The wrong way of thinking

May 20, 2021   ·   0 Comments

By Brian Lockhart

In the old TV show Bewitched, Samantha Stevens, A.KA. Elizabeth Montgomery, would make her magic happen by wiggling her nose and poof! – she could zap herself to another location, clean up a room, or change her outfit in the blink of any eye.

It was cute – but only because Elizabeth Montgomery was a rather attractive woman with a cute nose.

All the other witches had to wave their hands or cast a spell to make their magic work.

The nose wiggling thing just wouldn’t have worked if it was Dr. Bombay, Uncle Arthur, or Aunt Clara was doing it.

If Samantha wiggled her nose these days to fly herself into a secret meeting at the McMahon and Tate Advertising firm, I’m pretty sure she would be accused of either being a racist, or anti-something, by daring to flash a ‘sign’ publicly.

We seem to have entered a new age where the ‘thought police’ are indeed demanding you think a certain way or be criticized and shamed publicly via social media.

There was an uproar recently when a returning champion on the TV show Jeopardy! flashed a ‘white supremacy’ sign on camera.

But wait a minute – did a nicely dressed, average looking man who was competing on a game show where contestants are generally working people who have the smarts to actually make it on a show that tests your knowledge and intellect, actually flash a known symbol that promotes white supremacy?

Well, no, he didn’t. 

Apparently some groups in the US have taken to making some kind of sign with their fingers that promotes their ideology.

The contestant on Jeopardy was neither a white supremacist, a gang member, criminal, or militia member.

If people were more observant, rather than jumping to a conclusion based on hysteria, they would have notice that when the contestant won his first round as champion, he held up one finger. After winning the second time he held up two fingers.

And guess what? After his third win he held up three fingers.

For that simple act, in a few moments he went from knowledgeable contestant to some kind of villain – all based on a hand gesture.

Since when did three fingers make a person a villain? It’s pretty common to see basketball players holding up three fingers after sinking a shot from outside the key to celebrate that fact that they just hit a three pointer. 

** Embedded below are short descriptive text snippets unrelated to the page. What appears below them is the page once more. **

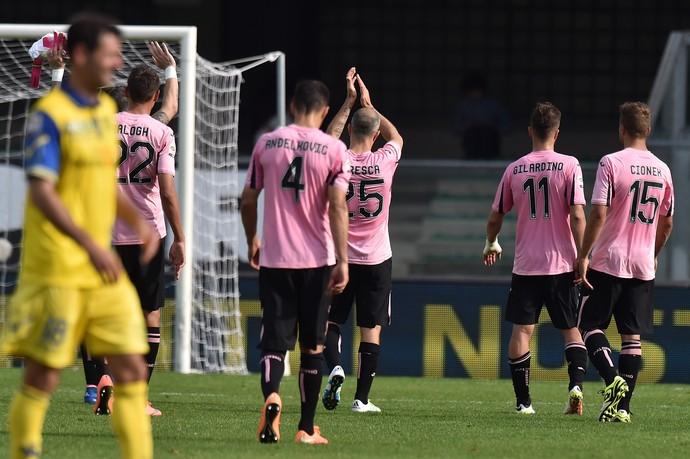 Jogadores do Palermo agradecem à torcida (Foto: Tullio M. Puglia/Getty Images)
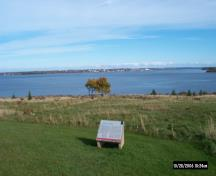 General view showing the location of the site at the entrance to Charlottetown harbour.; Parks Canada Agency / Agence Parcs Canada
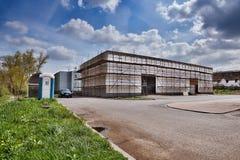 Litomerice, чехия - 14-ое апреля 2017: строя новый магазин парка покупок весной Стоковая Фотография RF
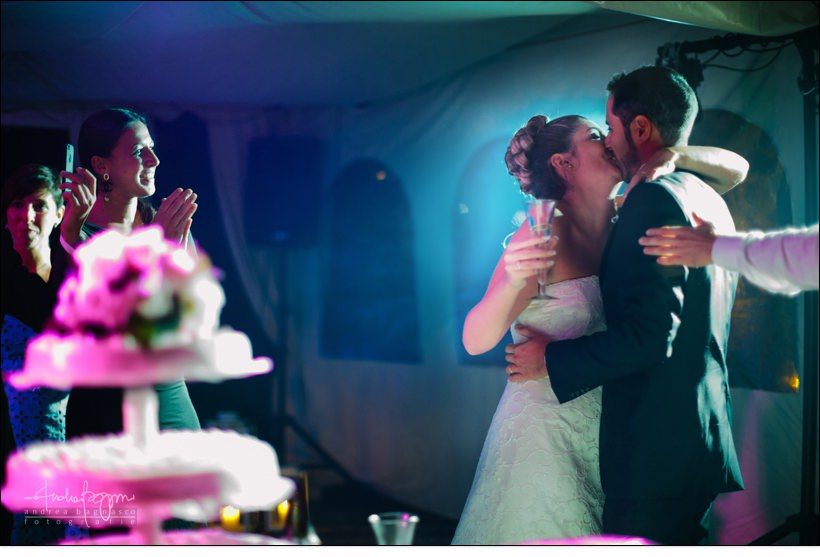 bacio sposi matrimonio la ginestra wedding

This type of witch-hunt mentality can place an innocent person in danger based on the accusations of one of these ‘thought groups’ based solely on a single accusation that spreads quickly on social media.

For some reason many people believe the accusations simply by reading them without researching the matter at all.

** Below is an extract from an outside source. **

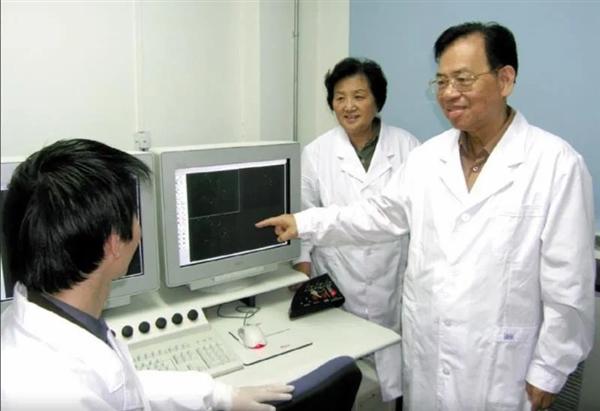 又一院士陨落!曾别离出中国第一株艾滋病病毒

One of these groups could target a neighbor, friend, ex-spouse, or co-worker, simply by posting a suggestion that they saw a person wearing a hat that looked like it belonged to a specific group.

Believe it or not, not everyone on the planet thinks like you do. There are different opinions on every subject under the sun.

I used to have a group of friends who had polar opposite ideas when it came to politics. Did we argue at every chance or accuse the others of having the wrong opinion? No. We just refrained from bringing up a dicey subject and no one ever accused someone of ‘thinking incorrectly.’ 

The laws regarding free speech are being tested and not in a good way. Not only are people being stopped from speaking publicly, as seen on some university campuses, they are not being stopped from thinking or expressing a thought that goes against the opinion of others. 

This new way of doing things is only good for the accusers, but what happens when suddenly you are the accused?

If ‘hate speech’ laws were truly a legislation against speaking ‘hatred’ most of the country would be guilty and many divorce courts would end up with people being arrested for saying something hateful towards a cheating spouse.

When it comes to hand signals, how many of you have at one time or another, given a buddy the ‘thumbs up?’ It means A-OK, all-good, let r’ rip, hit the gas, I can’t hear you over the noise but we’re good, start the engine, I’m on the water skis – hit the throttle, or many other things.

There was a time in Australia where giving a guy the ‘thumbs up’ might get you punched in the nose. It had a totally different meaning there.

It’s time to start ignoring these thought police groups.

If you don’t, you may one day find an angry mob in front of your house because you wore your favourite purple shirt and that shade of purple is used by another group, and one of your neighbours may turn you in because they ‘thought’ you were a radical.